● **What is being asked**
Look below for the line that contains "order: Carnivora", then copy it and each following line to the end of the records, minus any pictures.

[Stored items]
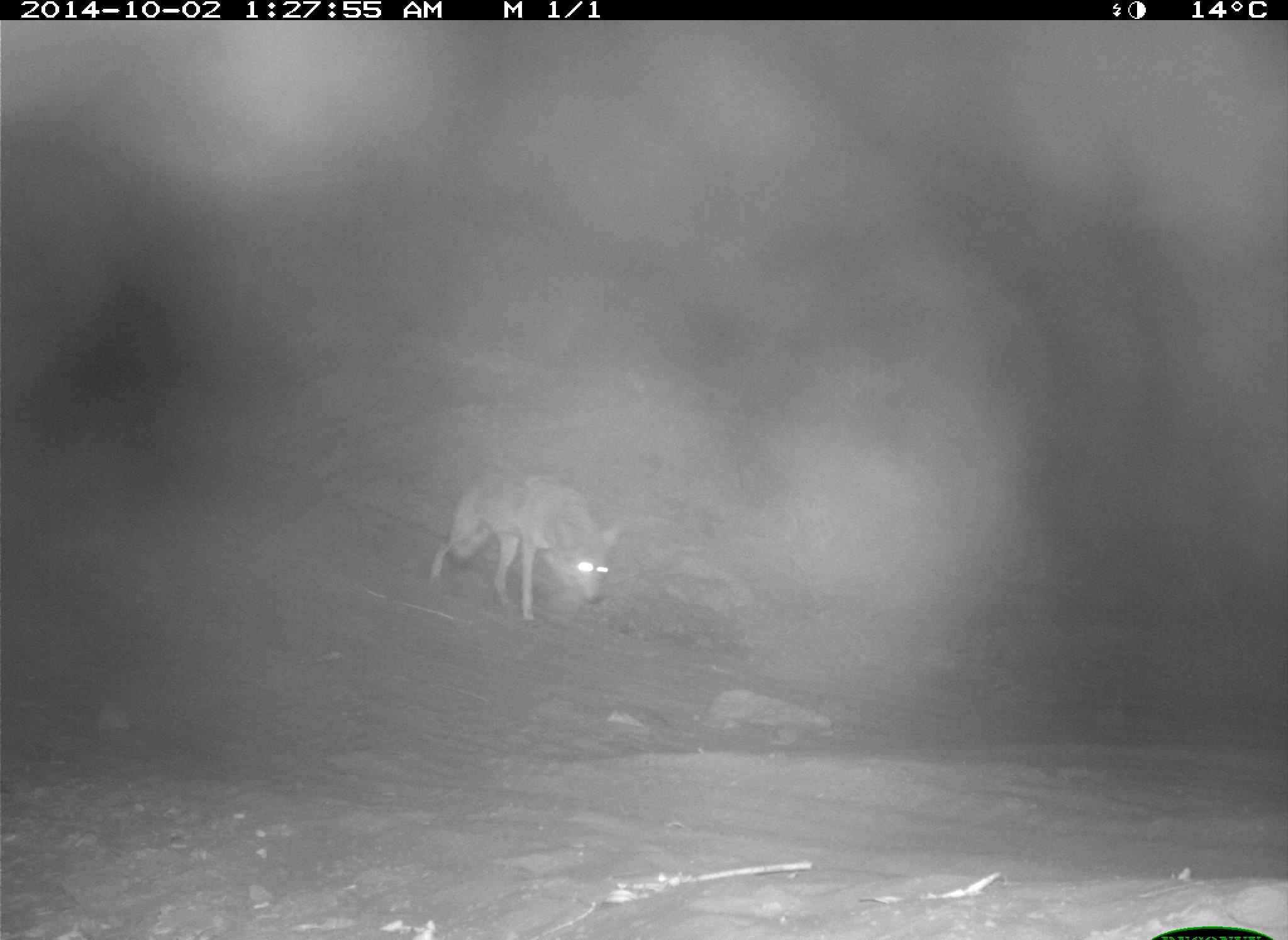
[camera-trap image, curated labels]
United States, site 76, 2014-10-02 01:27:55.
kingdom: Animalia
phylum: Chordata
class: Mammalia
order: Carnivora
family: Canidae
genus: Canis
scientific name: Canis latrans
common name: coyote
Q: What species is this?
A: Coyote (Canis latrans).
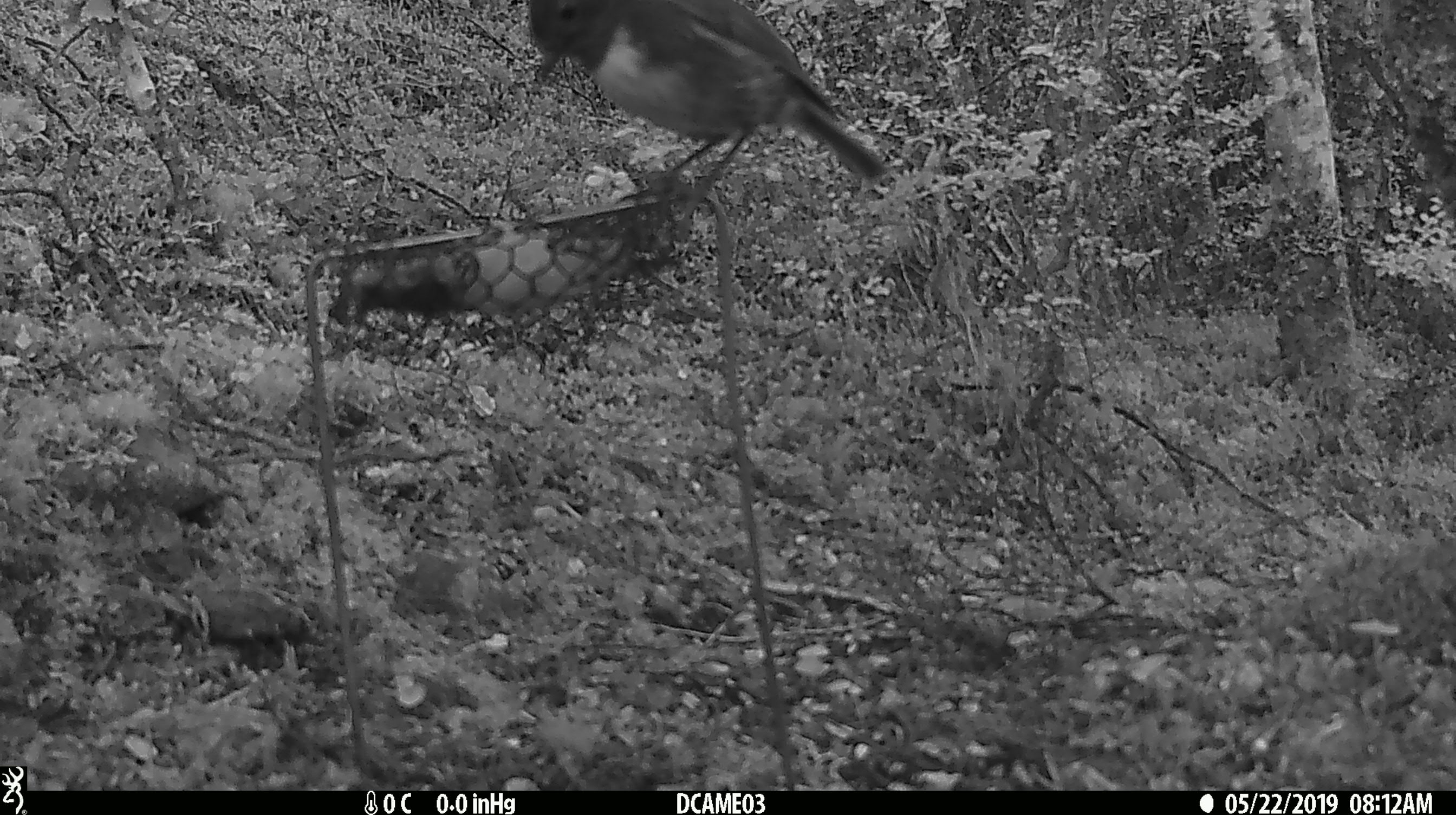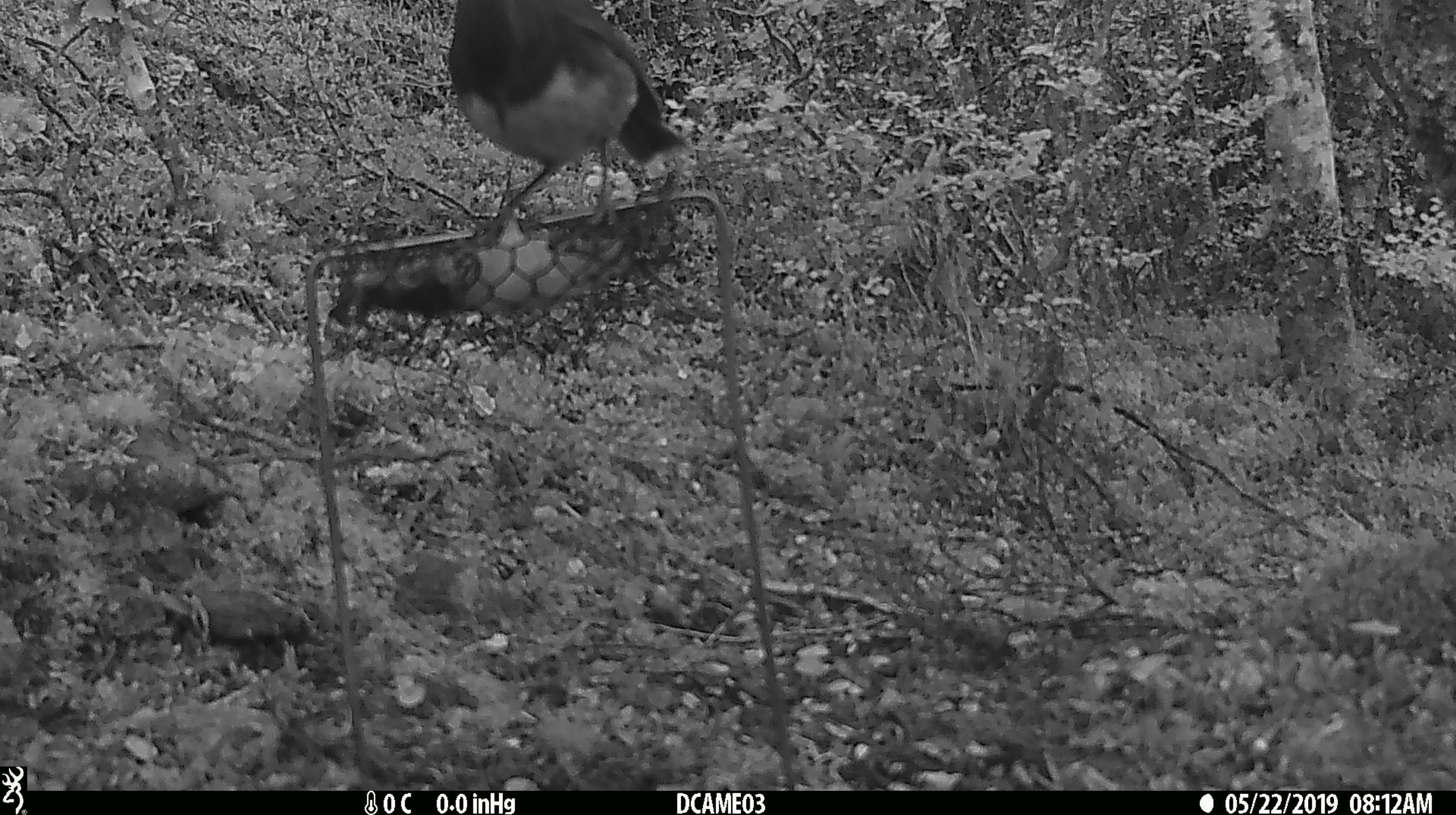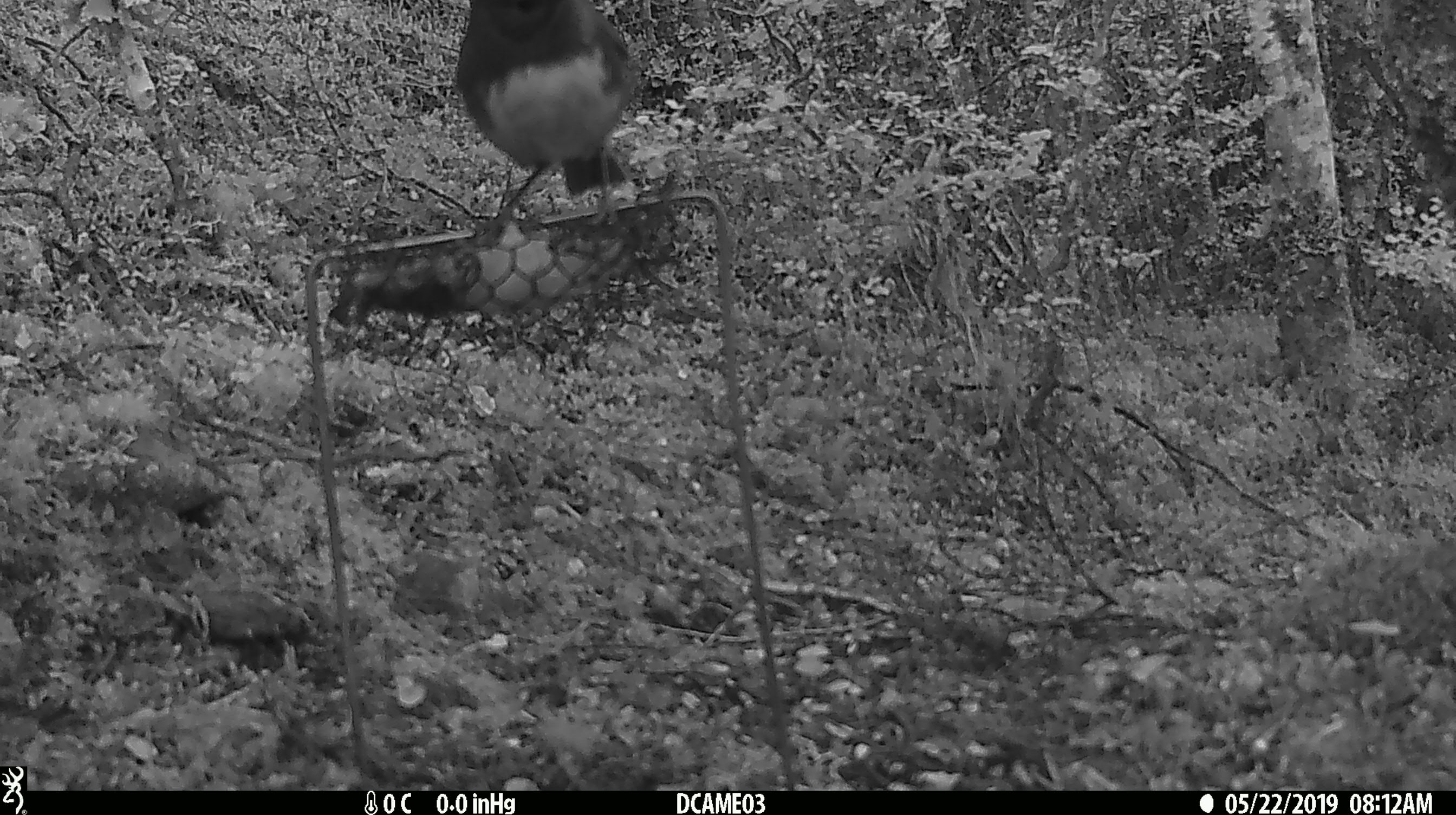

● **Reply to the exercise**
order: Carnivora
family: Canidae
genus: Canis
scientific name: Canis latrans
common name: coyote
Q: What species is this?
A: Coyote (Canis latrans).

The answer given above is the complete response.